What is the most appropriate scale for future energy storage technologies in the UK? (i.e. transmission network scale, the distributed network or the domestic scale.

The determination for the most appropriate scale for energy storage technologies should be based on cost-effectiveness, allowing market solutions to come forward. This will likely result in a mix of solutions at the industrial and commercial scale, as well as at network scale.

3. What level of electricity interconnection is likely to be in the best interests of consumers?

Is there a case for building interconnection out to a greater capacity or more rapidly than the current ‘cap and floor’ regime would allow beyond 2020? If so, why do you think the current arrangements are not sufficient to incentivise this investment?

Are there specific market failures/barriers that prevent investment in electricity interconnection that are not faced by other ‘balancing’ technologies? How might these be overcome?

The ADE has no comment.

What can the UK learn from international best practice in terms of dealing with changes in energy technology when planning to balance supply and demand?[j2]

Heat network infrastructure

The Infrastructure Commission has not addressed the potential for heat network infrastructure in its Call for Evidence, but we believe this offers a vital area for its future consideration.

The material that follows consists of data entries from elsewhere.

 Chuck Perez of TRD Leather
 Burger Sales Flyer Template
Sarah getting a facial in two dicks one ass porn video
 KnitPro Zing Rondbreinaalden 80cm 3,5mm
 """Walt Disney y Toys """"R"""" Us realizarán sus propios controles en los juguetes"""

Any time we make or use energy, we lose some of it as heat. Power stations, the industrial sector and cities like London all waste heat, and together they waste more heat than is used by every home in the UK. By building heat infrastructure, also known as district heating, in densely populated areas we can collect waste heat and move it to the points of use. It is by investing in this form of low carbon infrastructure that we can cut unnecessary waste from the energy system and reducing emissions at the same time.

The power sector emits more than 271,000 GWh of waste heat[5], the industrial sector more than 8,000 GWh[6], and the city of London more than 12,000 GWh[7]. If this waste was captured and supplied through heat networks the UK could save £4.2 billion, the equivalent of £168 per household[8]. It would also reduce enough carbon to be the equivalent of taking every one in five cars off the road.

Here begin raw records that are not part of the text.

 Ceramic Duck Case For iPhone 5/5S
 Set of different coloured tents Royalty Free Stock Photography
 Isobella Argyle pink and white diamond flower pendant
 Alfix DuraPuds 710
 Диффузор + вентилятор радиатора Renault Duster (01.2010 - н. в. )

Analysis by a number of research and Government bodies, including Stratego, the Energy Technologies Institute[9] and DECC[10], show district heating is a key form of cost-effective network infrastructure as part of the low carbon network transition. DECC has indentified a cost-effective potential for heat networks to meet 14% of UK heating demands by 2030, a seven-fold increase from today.

With the support of the Government’s Heat Network Deployment Unit (HNDU), more than 150 local authorities are now investigating local heat infrastructure investments, with a value of more than £2 billion. These innovative schemes capture waste heat from power stations, industrial sites, and tube stations to make our energy system more productive and alleviate fuel poverty.

Government has now committed £300m to heat network development over the course of this Parliament. This investment is welcome and will help bring a number of schemes forward. However, a longer-term regulatory and market framework will be necessary if the UK’s full heat infrastructure potential is to be reached.